**QUESTIONS TO ANSWER**
1. Using the patent extract, answer each question briefly:
(a) What does the resource monitor send, and over which channel?
(b) Which two facilities does the text offer as examples of a cloud network resource?
(c) In normal operation, when is capacity increased?
2. List every category of communication that the patent extract names as a type the communication channels 125 and 185 may use.

**EXTRACT**
☆ ☆ ☆

DETAILED DESCRIPTION OF ILLUSTRATIVE EMBODIMENTS
The description and drawings merely illustrate the principles of the
invention. It will thus be appreciated that those skilled in the art will be able to
devise various arrangements that, although not explicitly described or shown
herein, embody the principles of the invention and are included within its
scope. Furthermore, all examples recited herein are principally intended
expressly to be only for pedagogical purposes to aid the reader in
understanding the principles of the invention and the concepts contributed by
the inventor(s) to furthering the art, and are to be construed as being without
limitation to such specifically recited examples and conditions. Additionally,
the term, "or," as used herein, refers to a non-exciusive or, unless otherwise
indicated. Also, the various embodiments described herein are not
necessarily mutually exclusive, as some embodiments can be combined with
one or more other embodiments to form new embodiments.
Various embodiments provide a method and apparatus of providing a
rapid disaster recovery preparation in cloud networks that proactively detects
disaster events and rapidly allocates cloud resources. Rapid disaster recovery
preparation may shorten the RTO by proactively growing capacity on the
recovery application(s) / resource(s) before the surge of recovery traffic hits
the recovery application(s) / resource(s). Furthermore, rapid disaster
recovery preparation may shorten RTO by growing capacity more rapidly than
during "normal operation" where the capacity is increased by modest growth
after the load has exceeded a utilization threshold for a period of time.
FIG. 1 illustrates a cloud network 100 that includes an embodiment of
the rapid disaster recovery preparation architecture. The cloud network 100
includes one or more clients 120-a - 120-c (collectively, clients 120) that send
application requests to applications in the data centers 180-a - 180-c
(collectively, data centers 180) via a communication path. The
communication path may include one of client communication channels 125-
a, 125-b, and 125-c (collectively client communication channels 125), a
network 130, and one of data center communications channels 185-a, 185-b,
and 185-c (collectively, data center communication channels 185). The cloud
network 100 also includes a resource monitor 150 that monitors cloud network
resources and sends disaster warning alert message(s) over a resource
monitor communication channel 155.
The term "cloud network resource" as used herein should be
understood broadly as including any allocated resource. For example, a cloud
network resource may include equipment (e.g., routers and wireless
basestations) or facilities (e.g., optical fibers and coaxial cables).
The clients 120 may be any type or number of client machine(s)
initiating application request(s) directed to one of the application instances
instantiated on data centers 180. For example, a client may be: a server, a
mobile phone, a tablet, a computer, a personal digital assistant (PDA), an ereader,
a network device (e.g., a switch or a router) or the like.
The communication channels 125 and 185 may support retrieving or
responding to application requests over one or more communication channels
such as: wireless communications (e.g., LTE, GSM, CDMA, bluetooth);
femtocell communications (e.g., WiFi); packet network communications (e.g.,
IP); broadband communications (e.g., DOCSIS and DSL); storage
communications (e.g., Fibre Channel, iSCSI) and the like. It should be
appreciated that though depicted as a single connection, communication
channels 125 and 185 may be any number or combinations of communication
channels supporting communication between clients 20 and the application
instances instantiated on data centers 180.

☆ ☆ ☆

**EXERCISE DATA**

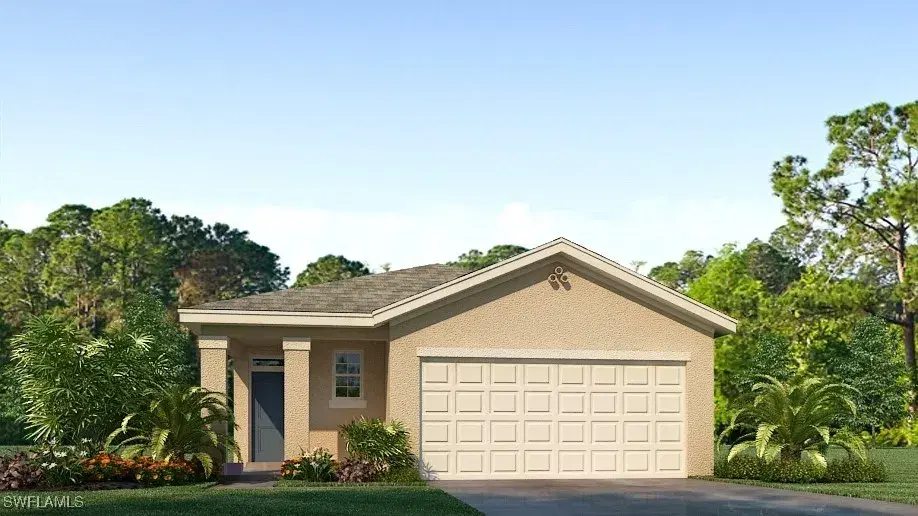 Picture of 11156 Sunset Preserve Dr, Lehigh Acres, FL 33971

☆ ☆ ☆

**RESULTS FOR EACH TASK**
1.
(a) It sends disaster warning alert message(s) over resource monitor communication channel 155.
(b) Optical fibers and coaxial cables.
(c) After the load has exceeded a utilization threshold for a period of time.

2.
- Wireless communications
- Femtocell communications
- Packet network communications
- Broadband communications
- Storage communications